*Description of the task:*
Reproduce each of the following records word for word, keeping every line in its original order.

*Entries supplied:*
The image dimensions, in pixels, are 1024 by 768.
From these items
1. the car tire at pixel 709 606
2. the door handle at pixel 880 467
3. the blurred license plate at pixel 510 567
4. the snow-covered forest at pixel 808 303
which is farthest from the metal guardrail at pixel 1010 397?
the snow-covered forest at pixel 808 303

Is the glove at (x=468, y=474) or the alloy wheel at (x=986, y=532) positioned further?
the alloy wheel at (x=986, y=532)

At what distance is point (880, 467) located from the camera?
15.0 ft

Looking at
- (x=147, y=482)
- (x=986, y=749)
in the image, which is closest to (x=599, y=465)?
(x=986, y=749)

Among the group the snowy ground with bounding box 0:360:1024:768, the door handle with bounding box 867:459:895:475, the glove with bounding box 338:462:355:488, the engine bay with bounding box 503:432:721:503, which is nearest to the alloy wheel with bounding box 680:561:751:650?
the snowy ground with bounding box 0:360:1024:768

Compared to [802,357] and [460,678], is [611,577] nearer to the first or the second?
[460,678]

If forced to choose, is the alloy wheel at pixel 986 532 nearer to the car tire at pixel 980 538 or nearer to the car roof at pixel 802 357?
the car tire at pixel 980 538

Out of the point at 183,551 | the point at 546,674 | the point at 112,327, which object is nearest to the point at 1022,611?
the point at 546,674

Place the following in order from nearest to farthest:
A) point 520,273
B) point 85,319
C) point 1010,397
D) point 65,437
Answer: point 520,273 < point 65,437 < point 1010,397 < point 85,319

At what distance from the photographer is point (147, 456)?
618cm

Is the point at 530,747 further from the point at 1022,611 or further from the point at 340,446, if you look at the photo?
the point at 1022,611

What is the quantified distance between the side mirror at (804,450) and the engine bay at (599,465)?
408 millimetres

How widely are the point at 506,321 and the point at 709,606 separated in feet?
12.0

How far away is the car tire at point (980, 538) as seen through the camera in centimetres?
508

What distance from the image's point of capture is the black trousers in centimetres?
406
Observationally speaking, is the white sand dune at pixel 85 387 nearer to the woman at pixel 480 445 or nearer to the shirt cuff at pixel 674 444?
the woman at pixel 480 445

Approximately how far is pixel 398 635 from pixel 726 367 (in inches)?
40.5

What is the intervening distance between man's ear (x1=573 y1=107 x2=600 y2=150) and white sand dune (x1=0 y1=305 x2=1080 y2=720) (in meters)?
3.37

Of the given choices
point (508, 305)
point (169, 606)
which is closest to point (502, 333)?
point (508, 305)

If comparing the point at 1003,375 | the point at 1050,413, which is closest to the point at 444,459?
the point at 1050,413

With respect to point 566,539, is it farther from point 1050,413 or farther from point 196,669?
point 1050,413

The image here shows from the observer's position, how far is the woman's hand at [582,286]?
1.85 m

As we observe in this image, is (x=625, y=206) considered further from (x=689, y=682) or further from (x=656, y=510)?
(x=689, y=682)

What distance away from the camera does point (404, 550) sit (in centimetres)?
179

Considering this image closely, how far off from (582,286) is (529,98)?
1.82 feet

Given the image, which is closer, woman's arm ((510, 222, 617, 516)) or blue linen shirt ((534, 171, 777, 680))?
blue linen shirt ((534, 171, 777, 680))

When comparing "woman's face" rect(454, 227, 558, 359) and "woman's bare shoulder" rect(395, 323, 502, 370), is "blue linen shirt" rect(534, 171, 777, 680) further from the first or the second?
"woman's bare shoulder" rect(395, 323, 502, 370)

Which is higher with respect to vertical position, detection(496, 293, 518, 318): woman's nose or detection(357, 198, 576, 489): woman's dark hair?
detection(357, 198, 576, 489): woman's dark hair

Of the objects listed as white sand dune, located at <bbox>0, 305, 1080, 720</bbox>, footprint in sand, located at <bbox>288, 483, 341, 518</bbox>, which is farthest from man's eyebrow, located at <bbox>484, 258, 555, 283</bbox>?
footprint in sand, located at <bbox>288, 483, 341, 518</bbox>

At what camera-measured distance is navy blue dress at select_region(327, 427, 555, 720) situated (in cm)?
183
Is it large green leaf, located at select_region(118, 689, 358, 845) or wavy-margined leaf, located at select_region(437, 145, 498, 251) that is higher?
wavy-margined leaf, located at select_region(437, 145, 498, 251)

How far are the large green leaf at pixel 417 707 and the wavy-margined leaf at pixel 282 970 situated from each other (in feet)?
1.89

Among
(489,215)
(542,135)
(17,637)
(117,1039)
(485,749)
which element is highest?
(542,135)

*Solution for this task:*
The image dimensions, in pixels, are 1024 by 768.
From these items
1. the car tire at pixel 709 606
2. the door handle at pixel 880 467
3. the blurred license plate at pixel 510 567
4. the snow-covered forest at pixel 808 303
which is farthest from the metal guardrail at pixel 1010 397?
the snow-covered forest at pixel 808 303

Is the glove at (x=468, y=474) or the alloy wheel at (x=986, y=532) positioned further?
the alloy wheel at (x=986, y=532)

At what distance is point (880, 467) located from the camera?
15.0 ft

Looking at
- (x=147, y=482)
- (x=986, y=749)
in the image, which is closest to (x=599, y=465)?
(x=986, y=749)

Among the group the snowy ground with bounding box 0:360:1024:768, the door handle with bounding box 867:459:895:475, the glove with bounding box 338:462:355:488, the engine bay with bounding box 503:432:721:503, which is nearest to the alloy wheel with bounding box 680:561:751:650?
the snowy ground with bounding box 0:360:1024:768

Compared to [802,357] and [460,678], is [611,577] nearer to the first or the second?
[460,678]

If forced to choose, is the alloy wheel at pixel 986 532 nearer to the car tire at pixel 980 538 or nearer to the car roof at pixel 802 357?
the car tire at pixel 980 538

Out of the point at 183,551 | the point at 546,674 | the point at 112,327, which object is nearest to the point at 1022,611?
the point at 546,674

Place the following in order from nearest to farthest:
A) point 520,273
B) point 85,319
C) point 1010,397
D) point 65,437
Answer: point 520,273 < point 65,437 < point 1010,397 < point 85,319

At what distance from the photographer is point (147, 456)?
618cm

Is the point at 530,747 further from the point at 1022,611 or further from the point at 340,446, if you look at the photo?
the point at 1022,611

What is the quantified distance between the side mirror at (804,450) and the engine bay at (599,465)?
408 millimetres

How widely are the point at 506,321 and the point at 709,606 separated in feet?
12.0

How far away is the car tire at point (980, 538) as seen through the camera in centimetres?
508

What distance from the image's point of capture is the black trousers in centimetres?
406
Observationally speaking, is the white sand dune at pixel 85 387 nearer to the woman at pixel 480 445 or nearer to the shirt cuff at pixel 674 444?
the woman at pixel 480 445

Approximately how far is pixel 398 635 from pixel 726 367 (in inches)?
40.5

What is the intervening distance between man's ear (x1=573 y1=107 x2=600 y2=150) and white sand dune (x1=0 y1=305 x2=1080 y2=720) (in meters)?
3.37

Of the given choices
point (508, 305)
point (169, 606)
which is closest to point (502, 333)?
point (508, 305)

If comparing the point at 1003,375 | the point at 1050,413, which is closest to the point at 444,459?
the point at 1050,413

With respect to point 566,539, is it farther from point 1050,413 or farther from point 196,669?
point 1050,413

The image here shows from the observer's position, how far is the woman's hand at [582,286]?
1.85 m

As we observe in this image, is (x=625, y=206) considered further from (x=689, y=682) or further from (x=656, y=510)?
(x=689, y=682)

What distance away from the camera does point (404, 550) sit (in centimetres)?
179

Considering this image closely, how far off from (582,286) is (529,98)?
1.82 feet

Given the image, which is closer, woman's arm ((510, 222, 617, 516)) or blue linen shirt ((534, 171, 777, 680))?
blue linen shirt ((534, 171, 777, 680))

When comparing "woman's face" rect(454, 227, 558, 359) and "woman's bare shoulder" rect(395, 323, 502, 370), is "blue linen shirt" rect(534, 171, 777, 680) further from the first or the second?
"woman's bare shoulder" rect(395, 323, 502, 370)

Which is higher with respect to vertical position, detection(496, 293, 518, 318): woman's nose or detection(357, 198, 576, 489): woman's dark hair?
detection(357, 198, 576, 489): woman's dark hair

Of the objects listed as white sand dune, located at <bbox>0, 305, 1080, 720</bbox>, footprint in sand, located at <bbox>288, 483, 341, 518</bbox>, which is farthest from man's eyebrow, located at <bbox>484, 258, 555, 283</bbox>?
footprint in sand, located at <bbox>288, 483, 341, 518</bbox>

At what camera-measured distance is navy blue dress at select_region(327, 427, 555, 720) situated (in cm)?
183
Is it large green leaf, located at select_region(118, 689, 358, 845) or wavy-margined leaf, located at select_region(437, 145, 498, 251) that is higher?
wavy-margined leaf, located at select_region(437, 145, 498, 251)

How far are the large green leaf at pixel 417 707 and the wavy-margined leaf at pixel 282 970 situated from each other (in feet)?
1.89

Among
(489,215)
(542,135)
(17,637)
(117,1039)
(485,749)
which element is highest?
(542,135)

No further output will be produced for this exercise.